Photo: Diana Segnor, by Ciranda
Après Belém au Brésil en 2009, l’Afrique se prépare activement à accueillir la onzième édition du Forum Social Mondial (FSM) prévu pour se tenir du 6 au 11 février 2011 à Dakar au Sénégal.
La décision d’organiser le FSM à Dakar a été prise en Mai 2009 lors du Conseil international de Rabat qui a tranché entre plusieurs dossiers de candidature dont celui du Niger déposé par Alternative Espaces Citoyens au nom du comité organisateur du Forum Social Nigérien (FSN). Depuis cette date, plusieurs réunions préparatoires ont été organisées dans le pays d’accueil.
Après le séminaire de lancement du processus préparatoire tenu en novembre 2009, Dakar a encore récemment abrité du 27 au 29 juillet dernier 2010, une réunion technique d’approfondissement des discussions sur le contenu du forum, son format et les modalités pratiques d’organisation de l’évènement. Ce second séminaire a permis aux 77 participants venus de tous les horizons de peaufiner les orientations définies par le Conseil International, d’approfondir les axes de travail qui structureront le prochain FSM. En outre, il a été procédé à une évaluation du processus préparatoire en termes de mobilisation sociale, de communication, et de recherche de financement. Le budget prévisionnel de cette 11ème édition a été arrêté à 2. 641. 832.000 F.CFA.

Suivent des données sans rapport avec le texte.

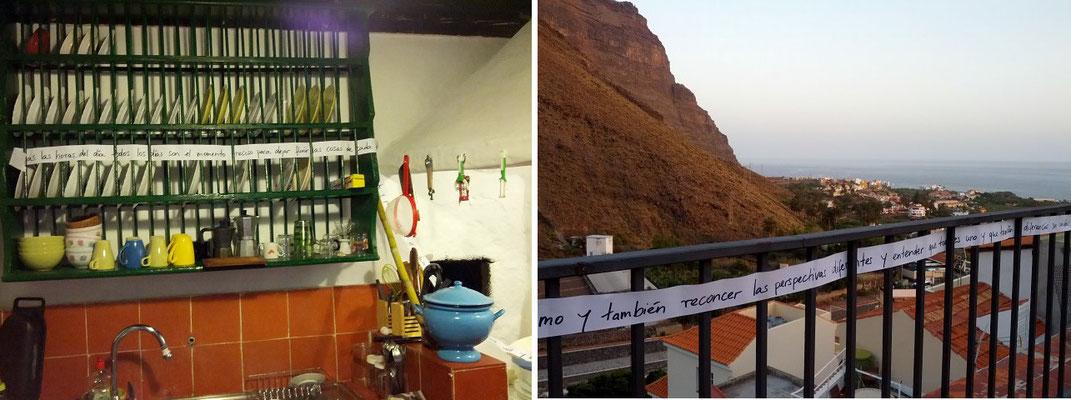 Case Ascanova -  La Calera -  Valle Gran Rey - La Gomera (Spanien)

Les séminaristes ont proposé des stratégies visant à faire du retour du FSM en Afrique un événement mémorable. C’est dans cette farouche volonté de réussir qu’il faut inscrire l’organisation par l’Institut Panos Afrique de l’Ouest (IPAO) d’une réunion préparatoire sur la stratégie de communication du Conseil Africain pour le FSM 2011. Organisée deux jours avant l’ouverture du séminaire international, cette rencontre a enregistrée la participation des réseaux de communicateurs africains et des membres de la Commission Communication du Conseil International.

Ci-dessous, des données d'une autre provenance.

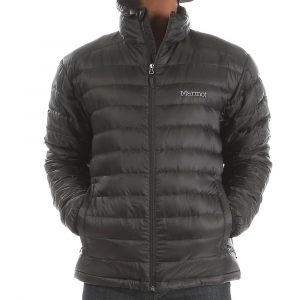 photo: Marmot Zeus Jacket down insulated jacket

En introduisant les débats, Diana Senghor a indiqué qu’« un des facteurs de réussite du forum de Dakar demeure une bonne campagne d’information et de communication ». Pendant 48 heures, les participants ont enrichi le document de propositions d’une stratégie africaine de communication pour le FSM 2011 présenté par l’IPAO à la demande du Secrétariat du Forum Social Africain (FSA). Ce draft qui contient un planning indicatif d’activités et le cahier de charges de la commission communication, insiste sur la nécessité de diffuser largement l’information sur l’événement dans le monde à travers les supports traditionnels notamment les radios locales, en faisant recours aux langues de grande circulation régionale (Puular, Hausa, Wolof, Bambara, Swahili, Malinké). Cette option a été prise pour donner toute leur place aux radios locales afin de diminuer le poids des médias internationaux qui formatent les opinions africaines sur les enjeux mondiaux et …sur l’Afrique elle-même, souligne le document de l’IPAO.

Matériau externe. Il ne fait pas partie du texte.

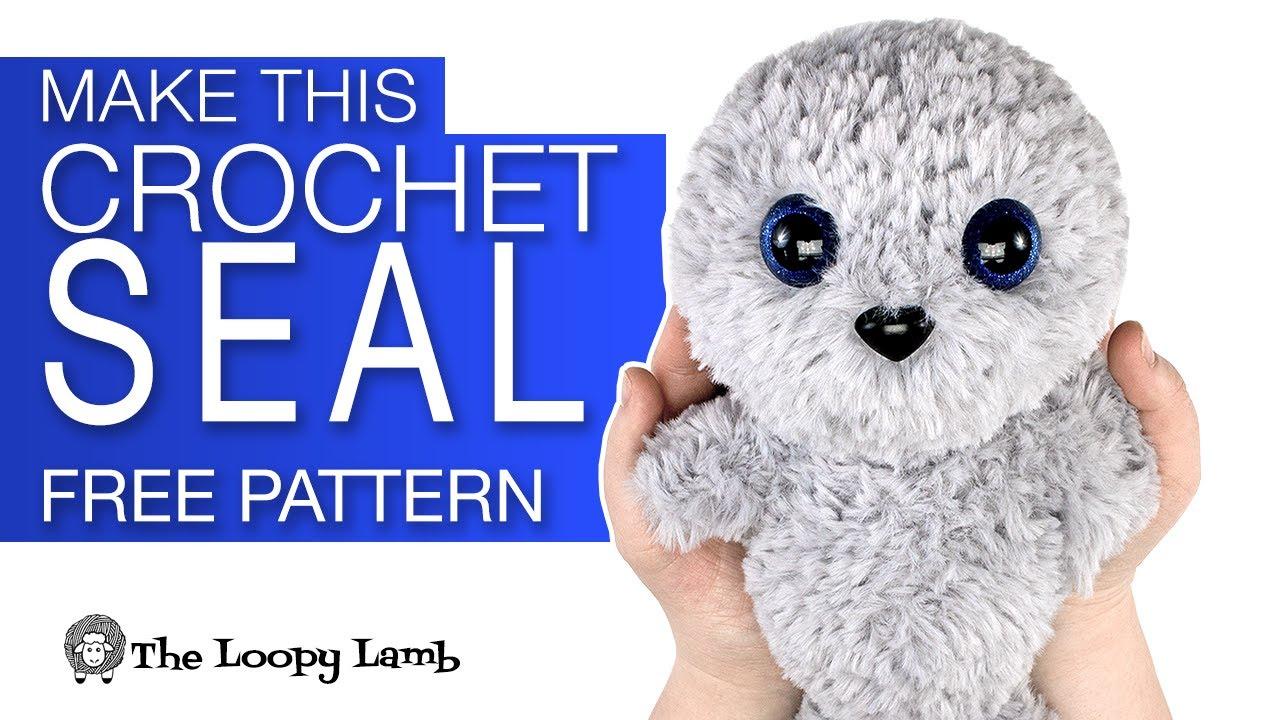 Free Crochet Hamster Pattern - Grace and Yarn | 720x1280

Les voies et moyens de communication envisagés permettront à une grande majorité des citoyens ordinaires d’être informés et mobilisés pour participer au forum. Les activités proposées visent à accompagner le processus préparatoire, à favoriser une production régulière d’informations de qualité dans les médias, à installer des infrastructures adéquates notamment un centre de presse fonctionnel pour accueillir le contingent des journalistes qui viendront des quatre coins du globe.
Contexte international du FSM
Après Bamako en 2006, Nairobi en 2007, l’Afrique se doit de relever le pari de l’organisation de cette édition qui intervient dans un contexte mondial marqué par des crises multiformes qui attestent de la pertinence de la condamnation à mort du néo-libéralisme économique par les altermondialistes. Le ‘‘concept note’’ provisoire remis aux participants au séminaire préparatoire de juillet 2010 indique clairement que « toutes ces crises sont le reflet de l’essoufflement du système capitaliste dont la crise de légitimité s’approfondit chaque jour un peu plus ».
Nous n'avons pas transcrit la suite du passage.